Certo, proprio l’anno prima la Hanna-Barbera aveva prodotto le avventure della famiglia Jetson ne I pronipoti, ma lì l’esplorazione dell’improbabile futuro si fermava a un mero livello umoristico. In Astro Boy invece il futuro, per quanto stilizzato secondo i dettami del Metropolis di Fritz Lang, è comunque un luogo altro dal presente, in cui si pongono profonde questioni umane, le quali come sempre in Tezuka diventano questioni filosofiche, a partire dall’incipit stesso della serie.
La sigla e l’incipit del primissimo episodio di Tetsuwan Atom con la scena della morte del piccolo Tobio, che suo padre il dottor Tenma cercherà inutilmente di rimpiazzare con il robot Atom: una trama terribilmente tragica che ricorda anche il Frankenstein di Mary Shelley.
Tezuka ideò infatti il suo robottino come una sorta di versione opposta di Pinocchio. Mentre il Pinocchio di Collodi è una creatura artificiale che diventa un bambino vero, l’Astro Boy di Tezuka è un bambino vero che diventa una creatura artificiale. Opposto anche lo svolgimento della trama: in Collodi la vita è il dono finale ottenuto dopo mille peripezie, in Tezuka la morte è la disgrazia iniziale che fa partire le mille peripezie. Opposto infine il mondo narrativo: contemporaneo alla narrazione e fiabesco quello di Collodi, futuribile e scientifico quello di Tezuka.
Questa inversione tipologica compiuta su una icona assoluta della letteratura universale rende il personaggio di Astro Boy al contempo ancestrale e futuribile, familiare eppure in qualche modo originalissimo, e incarna in sé alcuni aspetti che poi diventeranno centrali nella produzione giapponese di opere per ragazzi.
In primis l’ambiguità del corpo, veramente un topos basilare per manga e anime di tutte le fasce sociali: Astro Boy sembra il figlio del dottor Tenma però non lo è davvero, sembra giovane però non invecchia, sembra debole come un bambino però è forte come una macchina, e sembra esteriormente un maschio però essendo un robot non può per principio essere definito sessualmente.
C’è poi la questione della tripartizione: con il corpo di un bambino umano, il cuore di una macchina e la mente tutta da costruire, Astro Boy è formato da tre parti che sono al contempo diverse fra loro, eppure fuse insieme in un unicum indistinto che segue gli insegnamenti della filosofia orientale dello yin e yang (l’ombra e la luce), in cui l’universo intero e con esso tutti i suoi sottomultipli fino al singolo essere sono composti inscindibilmente da elemente fusi fra loro, così che niente e nessuno è veramente definibile per assoluti e tutto è molto più complesso di quanto sembra. Anche questo espediente della tripartizione si rivelerà centrale per la storia degli anime, in particolare nel genere fantascientifico con serie come The Five Star Stories e Neon Genesis Evangelion che fanno ampio uso di robot tripartiti in corpo, mente e cuore distinti.
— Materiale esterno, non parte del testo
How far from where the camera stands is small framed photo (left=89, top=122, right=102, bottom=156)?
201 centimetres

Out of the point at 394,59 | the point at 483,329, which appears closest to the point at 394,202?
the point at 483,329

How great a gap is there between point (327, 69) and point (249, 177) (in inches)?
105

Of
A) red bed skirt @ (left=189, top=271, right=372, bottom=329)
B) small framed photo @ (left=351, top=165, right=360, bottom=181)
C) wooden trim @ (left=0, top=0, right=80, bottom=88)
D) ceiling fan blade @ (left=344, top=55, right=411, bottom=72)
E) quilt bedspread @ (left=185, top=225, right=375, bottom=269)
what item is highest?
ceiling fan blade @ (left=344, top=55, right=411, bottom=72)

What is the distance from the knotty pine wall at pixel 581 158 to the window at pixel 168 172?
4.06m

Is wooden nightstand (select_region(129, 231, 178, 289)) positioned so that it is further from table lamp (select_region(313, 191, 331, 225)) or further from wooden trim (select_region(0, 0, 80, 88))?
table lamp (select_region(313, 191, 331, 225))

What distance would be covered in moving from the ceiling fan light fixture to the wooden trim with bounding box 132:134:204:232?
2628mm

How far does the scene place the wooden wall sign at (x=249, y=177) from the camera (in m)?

Infine, la tendenza pedagogica: da quando Astro Boy viene adottato dal professor Ochanomizu comincia a vivere una vita quanto più simile a quella dei bambini veri, scoprendo sentimenti e comportamenti giusti e sbagliati per la costruzione de sé. In questa maniera il fumetto e il relativo cartone animato diventano in maniera più o meno esplicita dei veicoli educativi per i giovani lettori: un’idea che verrà ripresa da numerosi fumetti episodici per i più piccoli, il più celebre dei quali è Doraemon (di nuovo con un futuribile robot protagonista), nonché da molti cartoni animati, come ad esempio quelli della serie World Masterpiece Theater.
Quasi 70 anni dopo il debutto come fumetto, Astro Boy continua tutt’ora a rimanere una delle più salde e significative icone della cultura pop giapponese nel mondo: modello completo, sintesi filosofica, ispiratore di mondi.